Lelucon terkenal Gusdur terkait tiga entitas kepolisian paling jujur di Indonesia yakni polisi tidur, patung polisi dan Jenderal Hoegeng Iman Santoso punya konteks sejarah penting dalam dinamika sejarah Kepolisian Republik Indonesia. Kisah kejujuran dan integritas Hoegeng yang melegenda mulai terdengar ketika ia sukses memberantas cukong-cukong perjudian di Sumatera Utara.

Saat menjabat sebagai kapolri dari tahun 1968 hingga 1971 reputasi Jenderal Hoegeng sebagai polisi yang jujur dan berintegritas tidak tergoyahkan meski harus berhadapan dengan budaya politik dan lingkungan birokrasi yang korup. Kejujuran dan integritas yang pada akhirnya membuat ia harus pensiun dini pada usia 49 tahun.

Hoegeng Iman Santoso, lahir di Jawa Tengah pada 14 Oktober 1921. Setamat dari Mulo atau setingkat SMP di Pekalongan Hoegeng hijrah ke Yogyakarta untuk melanjutkan pendidikan AMS atau SMA dengan penjurusan Sastra Barat. Hoegeng yang masih berdarah ningrat berasal dari keluarga Amtenar, ayah Hoegeng bernama Soekaryo Hatmojo merupakan seorang jaksa di Pekalongan.

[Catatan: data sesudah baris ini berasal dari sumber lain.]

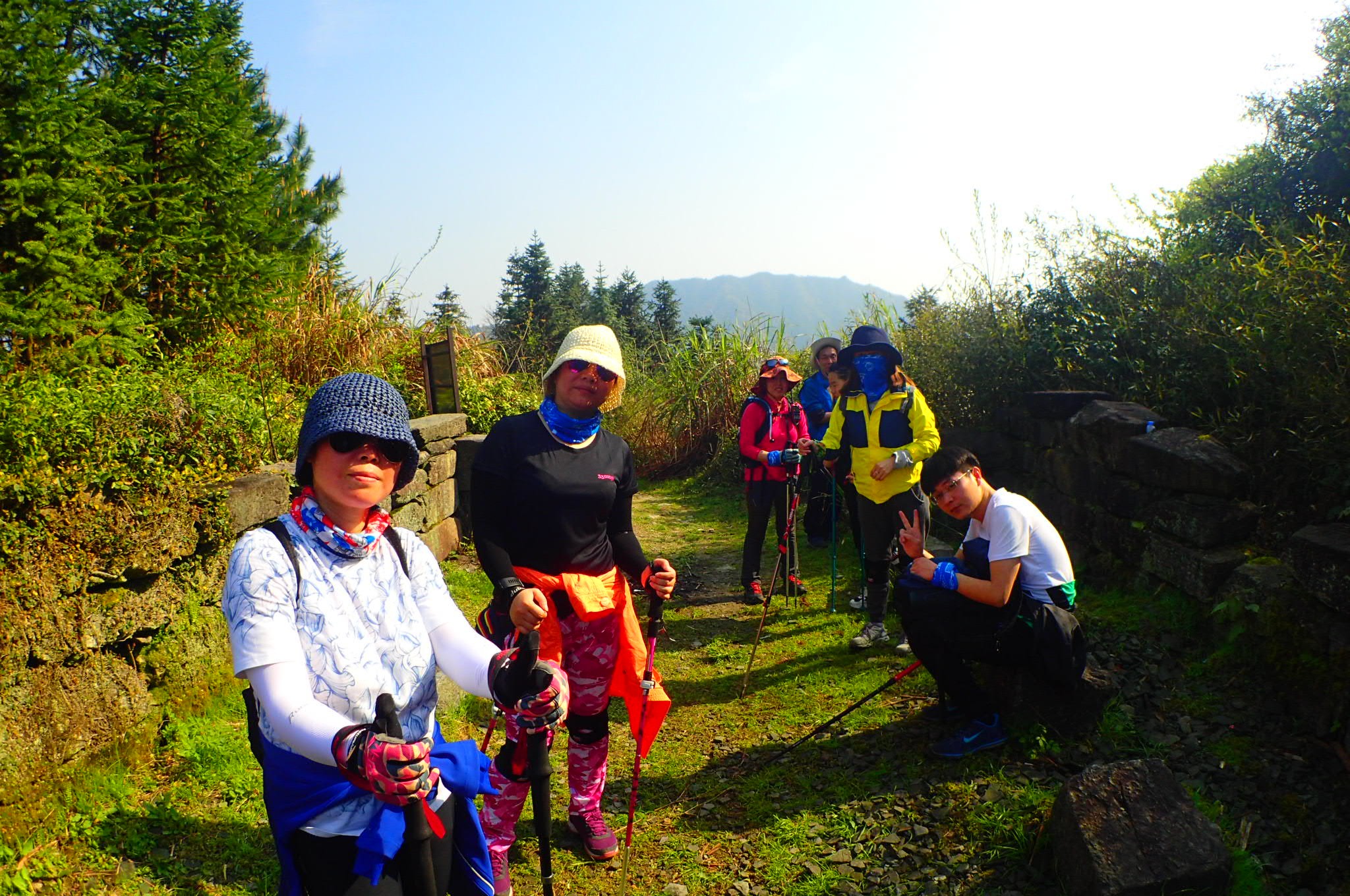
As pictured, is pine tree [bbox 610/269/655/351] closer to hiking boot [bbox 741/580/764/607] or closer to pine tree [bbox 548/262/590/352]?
pine tree [bbox 548/262/590/352]

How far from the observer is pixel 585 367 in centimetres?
316

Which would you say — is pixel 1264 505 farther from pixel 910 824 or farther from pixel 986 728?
pixel 910 824

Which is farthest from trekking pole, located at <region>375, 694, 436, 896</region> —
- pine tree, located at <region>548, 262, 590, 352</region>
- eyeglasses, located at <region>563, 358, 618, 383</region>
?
pine tree, located at <region>548, 262, 590, 352</region>

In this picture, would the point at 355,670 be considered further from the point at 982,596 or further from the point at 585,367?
the point at 982,596

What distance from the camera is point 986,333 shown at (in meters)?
8.03

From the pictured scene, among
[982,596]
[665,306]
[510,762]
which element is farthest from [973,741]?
[665,306]

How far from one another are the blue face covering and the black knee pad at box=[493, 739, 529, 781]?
11.0 ft

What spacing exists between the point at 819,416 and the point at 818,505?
134 centimetres

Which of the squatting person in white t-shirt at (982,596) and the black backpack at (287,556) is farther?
the squatting person in white t-shirt at (982,596)

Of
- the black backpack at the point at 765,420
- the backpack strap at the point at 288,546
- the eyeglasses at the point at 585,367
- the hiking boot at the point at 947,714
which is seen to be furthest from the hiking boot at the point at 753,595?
the backpack strap at the point at 288,546

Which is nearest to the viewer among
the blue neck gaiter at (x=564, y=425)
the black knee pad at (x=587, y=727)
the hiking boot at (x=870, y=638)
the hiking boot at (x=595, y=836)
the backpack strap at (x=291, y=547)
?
the backpack strap at (x=291, y=547)

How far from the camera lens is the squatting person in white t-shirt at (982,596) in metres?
3.89

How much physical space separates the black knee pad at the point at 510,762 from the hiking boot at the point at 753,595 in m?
3.93

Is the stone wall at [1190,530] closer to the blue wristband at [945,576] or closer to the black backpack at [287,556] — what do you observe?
the blue wristband at [945,576]
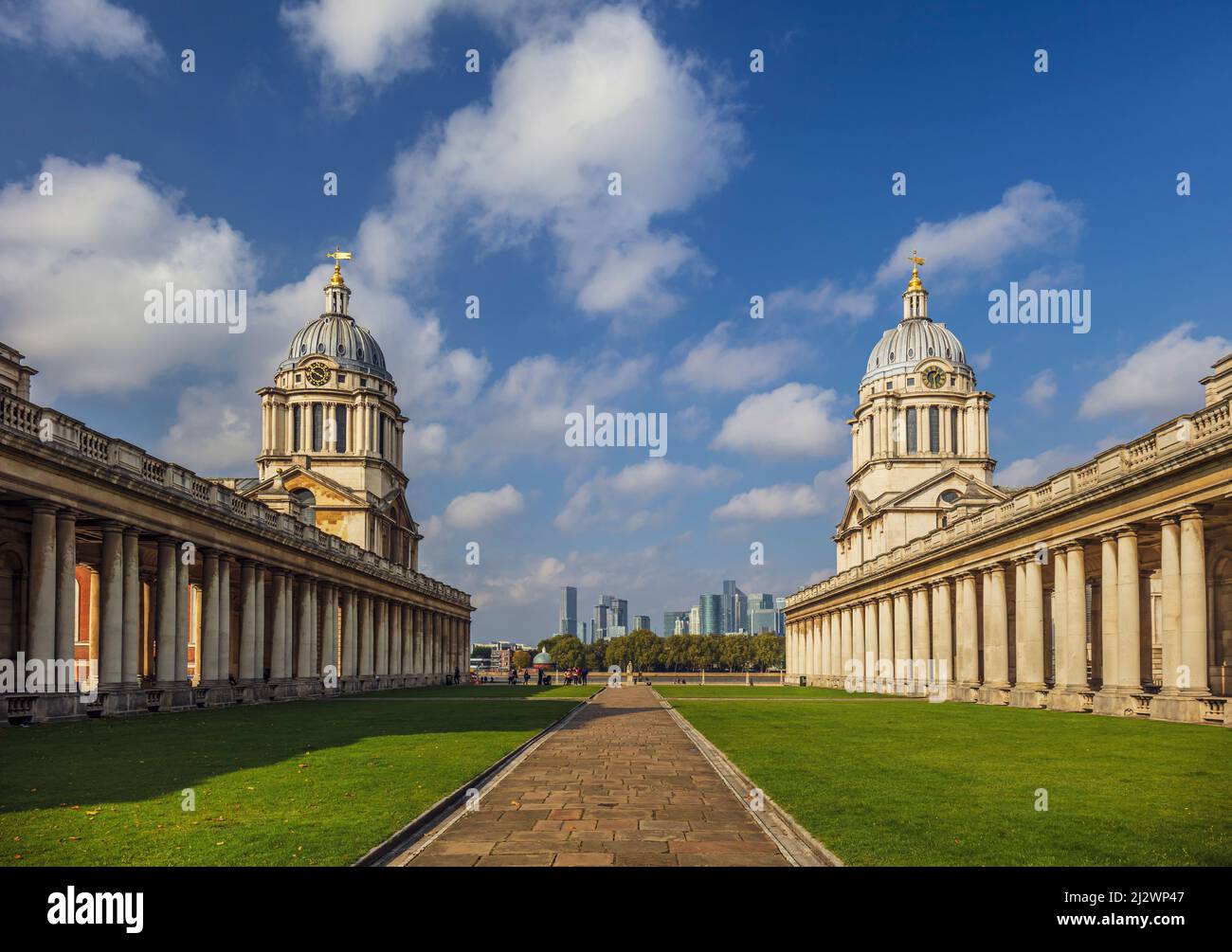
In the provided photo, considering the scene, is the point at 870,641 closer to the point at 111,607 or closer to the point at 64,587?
the point at 111,607

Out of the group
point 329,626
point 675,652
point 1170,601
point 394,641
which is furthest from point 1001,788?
point 675,652

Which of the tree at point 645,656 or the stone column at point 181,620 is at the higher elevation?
the stone column at point 181,620

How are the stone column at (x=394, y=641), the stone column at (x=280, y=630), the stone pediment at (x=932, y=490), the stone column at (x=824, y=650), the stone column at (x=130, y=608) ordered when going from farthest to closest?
the stone column at (x=824, y=650) → the stone pediment at (x=932, y=490) → the stone column at (x=394, y=641) → the stone column at (x=280, y=630) → the stone column at (x=130, y=608)

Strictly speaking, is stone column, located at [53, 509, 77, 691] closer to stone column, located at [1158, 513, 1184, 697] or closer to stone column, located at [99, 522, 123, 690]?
stone column, located at [99, 522, 123, 690]

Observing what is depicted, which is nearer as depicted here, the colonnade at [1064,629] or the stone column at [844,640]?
the colonnade at [1064,629]

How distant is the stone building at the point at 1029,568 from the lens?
3416 centimetres

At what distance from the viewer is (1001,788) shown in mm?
16500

Latar belakang keluarga ini dikemudian hari mempertemukan Hoegeng dengan kerabat ayahnya Ating Nata Dikusuma Kepala Jawatan Kepolisian Keresidenan Pekalongan. Dari sosok Ating Nata Dikusuma inilah Hoegeng terinspirasi untuk menjadi perwira polisi dan memilih melanjutkan kuliah di RHS (Rechtshoogeschool te Batavia) Sekolah Tinggi Hukum Batavia sebagai dasar untuk melanjutkan ke Sekolah Komisaris di Sukabumi.

Setamat dari Perguruan Tinggi Ilmu Kepolisian angkatan pertama tahun 1952, Hoegeng langsung ditempatkan di Polda Jawa Timur sebagai Kepala Dinas Pengawasan Keamanan Negara atau kini dikenal sebagai Intelkam Polri. Empat tahun berselang pada tahun 1956 Hoegeng diangkat sebagai Kepala Bagian Researchcriminil Sumatera Utara.

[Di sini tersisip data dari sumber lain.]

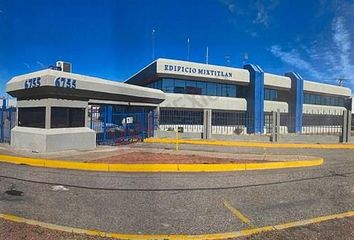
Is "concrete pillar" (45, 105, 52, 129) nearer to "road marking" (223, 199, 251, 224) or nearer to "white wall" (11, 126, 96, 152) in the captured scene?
"white wall" (11, 126, 96, 152)

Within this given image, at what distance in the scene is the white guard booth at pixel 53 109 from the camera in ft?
44.0

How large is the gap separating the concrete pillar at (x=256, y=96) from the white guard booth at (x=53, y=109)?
2428 cm

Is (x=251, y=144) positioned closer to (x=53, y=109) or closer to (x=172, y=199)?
(x=53, y=109)

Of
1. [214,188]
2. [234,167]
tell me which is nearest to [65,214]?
[214,188]

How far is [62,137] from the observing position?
1388 cm

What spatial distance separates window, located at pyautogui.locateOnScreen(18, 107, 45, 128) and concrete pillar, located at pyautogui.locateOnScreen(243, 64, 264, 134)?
87.0 feet

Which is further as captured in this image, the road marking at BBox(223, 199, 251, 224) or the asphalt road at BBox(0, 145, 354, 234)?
the road marking at BBox(223, 199, 251, 224)

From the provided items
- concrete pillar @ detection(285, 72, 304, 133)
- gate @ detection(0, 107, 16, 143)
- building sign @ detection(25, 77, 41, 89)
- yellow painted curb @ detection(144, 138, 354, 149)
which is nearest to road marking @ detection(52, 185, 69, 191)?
building sign @ detection(25, 77, 41, 89)

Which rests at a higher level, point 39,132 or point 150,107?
point 150,107

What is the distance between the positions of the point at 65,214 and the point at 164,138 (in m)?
16.3

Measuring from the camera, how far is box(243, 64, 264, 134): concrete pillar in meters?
37.1

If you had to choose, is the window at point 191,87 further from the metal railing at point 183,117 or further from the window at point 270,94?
the window at point 270,94

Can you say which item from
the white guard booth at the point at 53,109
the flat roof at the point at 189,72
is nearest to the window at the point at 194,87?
the flat roof at the point at 189,72

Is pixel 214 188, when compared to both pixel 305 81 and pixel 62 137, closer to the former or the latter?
pixel 62 137
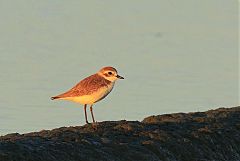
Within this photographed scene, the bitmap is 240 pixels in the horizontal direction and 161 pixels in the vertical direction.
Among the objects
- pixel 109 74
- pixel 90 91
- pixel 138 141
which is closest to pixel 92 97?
pixel 90 91

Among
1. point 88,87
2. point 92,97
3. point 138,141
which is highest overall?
point 88,87

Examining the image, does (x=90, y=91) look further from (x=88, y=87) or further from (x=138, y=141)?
(x=138, y=141)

Penugasan Hoegeng yang di wilayah yang dikuasai oleh wilayah korupsi, penyelundupan dan perjudian inilah titik awal kisah kejujuran dan Integritas Hoegeng yang melegenda dimulai. Di hari pertama menginjakkan kaki di Kota Medan, Hoegeng langsung menolak mentah-mentah gratifikasi mobil dan rumah mewah lengkap dengan berbagai perabotnya yang disuguhkan para mafia untuk menyambutnya.

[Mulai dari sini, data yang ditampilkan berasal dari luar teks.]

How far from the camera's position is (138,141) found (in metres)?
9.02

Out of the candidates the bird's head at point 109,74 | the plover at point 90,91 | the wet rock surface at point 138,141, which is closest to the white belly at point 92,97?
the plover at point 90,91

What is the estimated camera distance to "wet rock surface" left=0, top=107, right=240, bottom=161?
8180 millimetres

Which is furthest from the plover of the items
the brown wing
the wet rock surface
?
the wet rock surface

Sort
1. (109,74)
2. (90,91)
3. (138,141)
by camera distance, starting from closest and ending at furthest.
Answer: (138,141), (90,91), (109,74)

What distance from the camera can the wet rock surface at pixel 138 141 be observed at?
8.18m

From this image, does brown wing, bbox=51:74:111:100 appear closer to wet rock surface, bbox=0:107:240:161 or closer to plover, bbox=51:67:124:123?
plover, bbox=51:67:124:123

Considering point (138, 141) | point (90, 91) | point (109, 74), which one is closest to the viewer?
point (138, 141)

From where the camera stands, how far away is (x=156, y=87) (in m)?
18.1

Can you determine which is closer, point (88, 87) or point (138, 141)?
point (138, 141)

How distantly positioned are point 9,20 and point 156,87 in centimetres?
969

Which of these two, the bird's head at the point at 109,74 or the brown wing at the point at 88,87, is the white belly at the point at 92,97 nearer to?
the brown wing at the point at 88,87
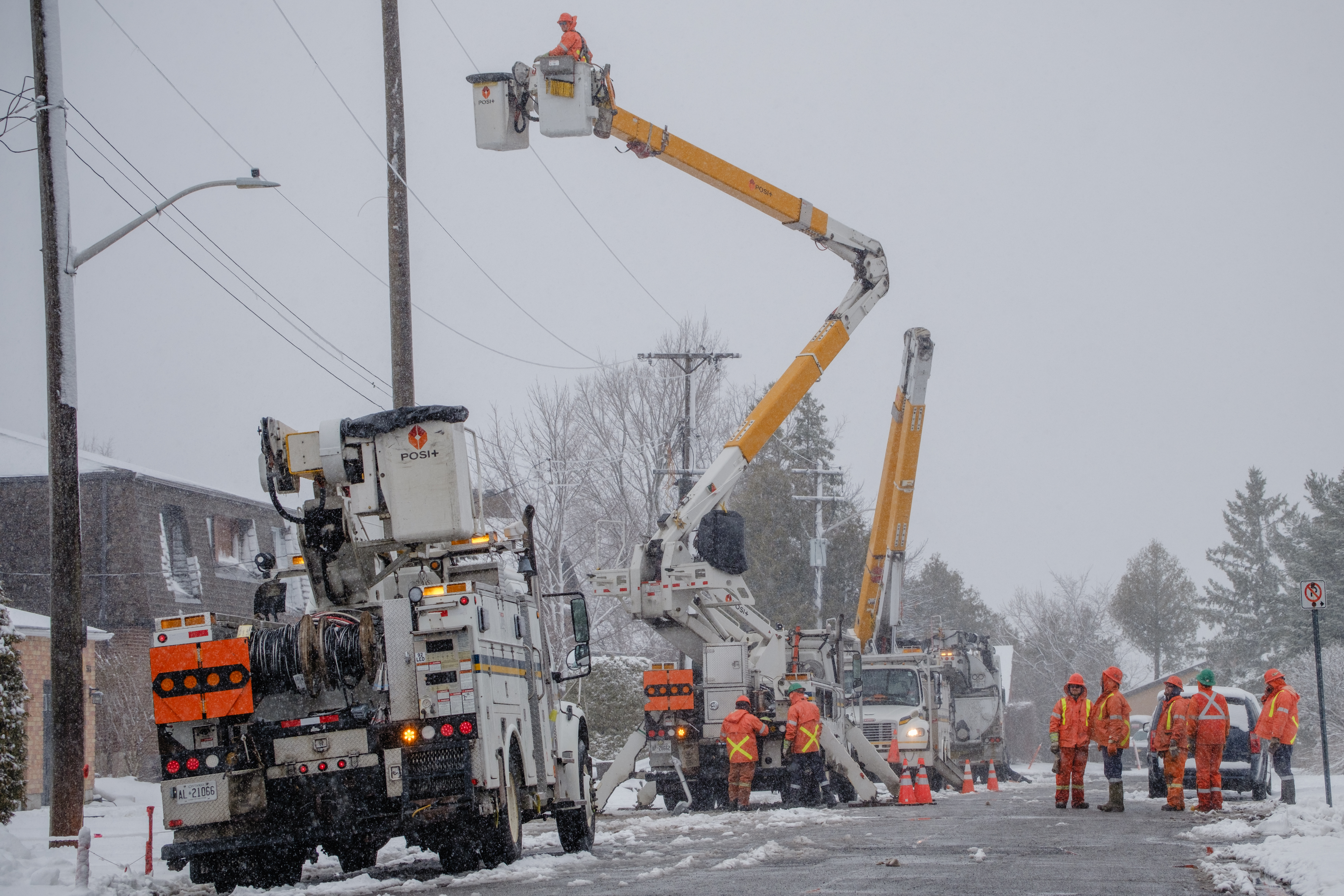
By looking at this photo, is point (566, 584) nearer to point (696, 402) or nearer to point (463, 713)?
point (696, 402)

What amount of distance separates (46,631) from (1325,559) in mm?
42732

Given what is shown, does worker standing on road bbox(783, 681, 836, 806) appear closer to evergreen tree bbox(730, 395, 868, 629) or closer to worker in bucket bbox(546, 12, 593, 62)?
worker in bucket bbox(546, 12, 593, 62)

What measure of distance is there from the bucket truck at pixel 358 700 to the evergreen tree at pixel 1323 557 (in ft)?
143

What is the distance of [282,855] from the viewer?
10.6m

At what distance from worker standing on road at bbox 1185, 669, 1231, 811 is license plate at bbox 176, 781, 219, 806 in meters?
10.7

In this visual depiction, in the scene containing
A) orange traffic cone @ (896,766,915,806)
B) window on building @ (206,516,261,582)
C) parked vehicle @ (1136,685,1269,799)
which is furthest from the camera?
window on building @ (206,516,261,582)

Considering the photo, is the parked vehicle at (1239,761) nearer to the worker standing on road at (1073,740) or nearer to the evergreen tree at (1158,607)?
the worker standing on road at (1073,740)

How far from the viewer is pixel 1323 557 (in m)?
50.9

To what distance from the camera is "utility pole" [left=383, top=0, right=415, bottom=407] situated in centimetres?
1695

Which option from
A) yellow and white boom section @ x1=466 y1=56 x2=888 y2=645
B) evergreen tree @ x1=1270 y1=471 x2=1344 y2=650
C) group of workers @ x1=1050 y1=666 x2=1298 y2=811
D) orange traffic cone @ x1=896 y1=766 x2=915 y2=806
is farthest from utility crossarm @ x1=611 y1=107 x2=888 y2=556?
evergreen tree @ x1=1270 y1=471 x2=1344 y2=650

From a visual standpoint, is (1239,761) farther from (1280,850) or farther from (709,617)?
(1280,850)

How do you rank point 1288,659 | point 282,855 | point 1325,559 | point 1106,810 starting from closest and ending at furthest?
point 282,855, point 1106,810, point 1325,559, point 1288,659

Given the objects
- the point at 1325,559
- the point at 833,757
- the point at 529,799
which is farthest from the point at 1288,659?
the point at 529,799

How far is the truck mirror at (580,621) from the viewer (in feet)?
39.4
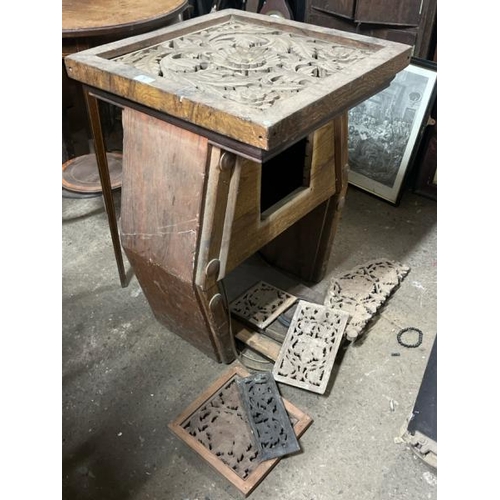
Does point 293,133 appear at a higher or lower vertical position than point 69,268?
higher

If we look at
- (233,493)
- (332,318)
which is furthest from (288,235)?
(233,493)

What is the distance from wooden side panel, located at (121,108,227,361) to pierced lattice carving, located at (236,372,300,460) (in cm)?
23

Hoegeng yang geram dengan upaya suap ini memilih tinggal di hotel dan tidak sudi sedikitpun menyentuh barang-barang pemberian para mafia. Pada tahun 1960 Hoegeng ditarik ke Jakarta dan dipercaya mengemban berbagai tugas negara, salah satunya sebagai Kepala Jawatan Imigrasi.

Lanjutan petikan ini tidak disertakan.